Selain itu, sambungnya, pengembang swasta bisa berkilah dengan prinsip hunian berimbang  dengan memakai komposisi berbeda untuk rumah seharga Rp1,5 milyar --Rp 800 juta--Rp 300 juta rupiah, di mana harga-harga tersebut masih jauh dari jangkauan kelompok MBR. Jehansyah juga mengungkapkan hingga kini tak ada  sanksi yang jelas saat pengembang tidak menerapkan pola hunian berimbang.
.
Dalam pidato kenegaraan hari ini, Presiden Susilo Bambang Yudhoyono mengatakan pemerintah menyiapkan program untuk kelompok masyarakat miskin di antaranya adalah rumah murah dan sangat murah, kendaraan umum angkutan murah, air bersih untuk rakyat, listrik murah dan hemat, peningkatan kehidupan nelayan, dan peningkatan kehidupan masyarakat miskin perkotaan.
.
Peneliti Tata Kota  Universitas Trisakti Yayat Supriatna sebelumnya mengatakan pembangunan 1 juta rumah sulit direalisasikan.  Sejumlah hal yang mengakibatkan hal itu adalah tidak adanya kesamaan regulasi antara tingkat pusat dan daerah.
.
“Misalnya soal kepastian lahan dan pembangunan infrastruktur di mana daerah tidak bisa didikte. Regulasi yang mendukung penyediaan perumahan itu sama sekali tidak mendukung,” ujar Yayat di Jakarta. Dia mencontohkan bagaimana pembangunan perumahan sangat terkait dengan pembangunan infrastruktur di sejumlah daerah.
.
Hal tersebut membuat kota-kota besar lebih banyak diprioritaskan oleh pemerintah dan pengembang dalam pembuatan produk hunian. Selain itu, sambungnya, persoalan lainnya adalah mengenai subsidi terhadap masyarakat berpenghasilan rendah (MBR) yang tidak berjalan maksimal karena lebih banyak digunakan oleh kelompok investor. (sut) 

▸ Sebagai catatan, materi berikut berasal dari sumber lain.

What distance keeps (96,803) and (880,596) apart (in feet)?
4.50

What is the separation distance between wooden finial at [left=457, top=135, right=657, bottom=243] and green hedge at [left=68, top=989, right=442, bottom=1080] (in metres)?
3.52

http://www.bisnis.com/articles/program-rumah-murah-untuk-kaum-miskin-tak-realistis



JEHAN:

Untuk menerapkan program rumah super murah dan murah, pemerintah tidak bisa mengandalkan sistem penyediaan yang ada saat ini, yang hanya bertumpu pada mekanisme perumahan komersial maupun proyek-proyek subsidi yang bersifat karitatif. Dalam iklim demikian, wajar saja jika berbagai kendala menghadang, seperti kesulitan soal pengadaan tanah, infrastruktur, mekanisme pembiayaan yang sesuai dan bahkan kesulitan menghadapi kelompok masyarakat yang menjadi kelompok sasaran.
.
Jika dipaksakan juga maka tetap tidak akan efektif, seperti praktek yang terjadi selama ini. Banyak persoalan baru justru bermunculan, yaitu kelompok sasaran yang meleset, dominasi perumahan komersial, pengembangan kawasan yang tidak terencana dan subsidi yang akan tergerus oleh pasar. Untuk itu pemerintah perlu mengembangkan kapasitas sistem penyediaan perumahan rakyat yang utuh (multi housing delivery system),  meliputi sistem penyediaan perumahan publik yang didukung sistem penyediaan perumahan komunitas.
.
Belajar dari sukses pembangunan perumahan rakyat di mancanegara, kedua sistem ini bertumpu pada lembaga perumahan publik yang otorotatif dan lembaga khusus perumahan swadaya. Berbagai skema seperti penguasaan tanah skala besar, hunian berimbang 1-3-6, konsolidasi tanah, keterpaduan infrastruktur dan fasos-fasum, pemberdayaan jejaring komunitas dan sebagainya, adalah prasyarat dalam penyediaan perumahan murah. Dan ini hanya dapat dijalankan di dalam sistem penyediaan yang komprehensif dan terkendali.